WHAT THE TASK ASKS.
Nothing but the lines from the one containing "Mexicanos reflejan su" through the end of the data below should appear in the answer, each exact and free of pictures.
(INPUT FOR THIS TASK Opens)
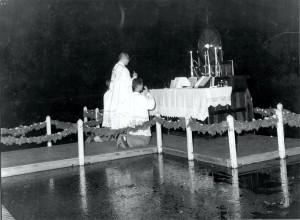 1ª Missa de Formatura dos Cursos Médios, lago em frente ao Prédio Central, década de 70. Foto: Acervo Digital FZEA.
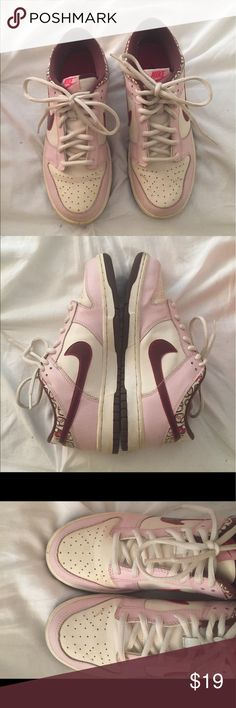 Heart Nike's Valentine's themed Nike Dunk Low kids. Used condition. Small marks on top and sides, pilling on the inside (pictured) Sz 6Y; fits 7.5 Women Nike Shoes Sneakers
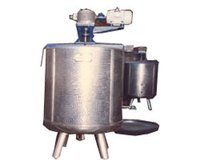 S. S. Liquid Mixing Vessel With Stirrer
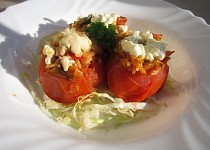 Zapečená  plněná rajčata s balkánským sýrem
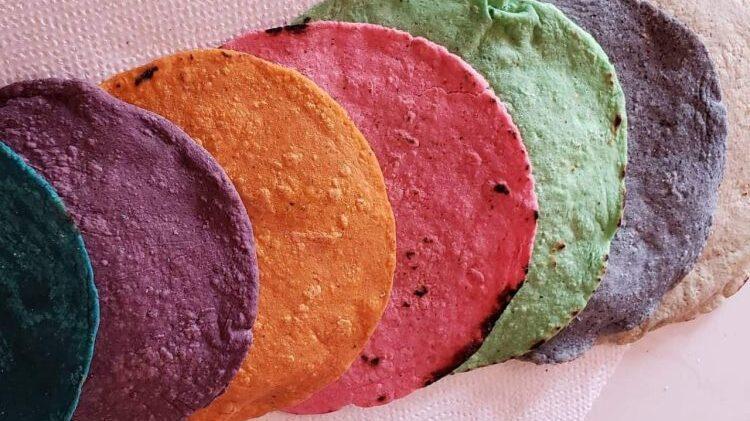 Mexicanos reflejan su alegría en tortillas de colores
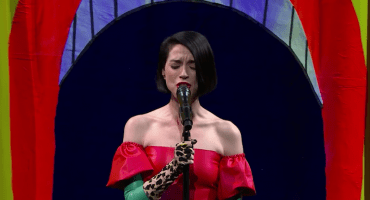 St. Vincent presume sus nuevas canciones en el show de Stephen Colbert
(INPUT FOR THIS TASK Closes)
FINAL ANSWER.
 Mexicanos reflejan su alegría en tortillas de colores
 St. Vincent presume sus nuevas canciones en el show de Stephen Colbert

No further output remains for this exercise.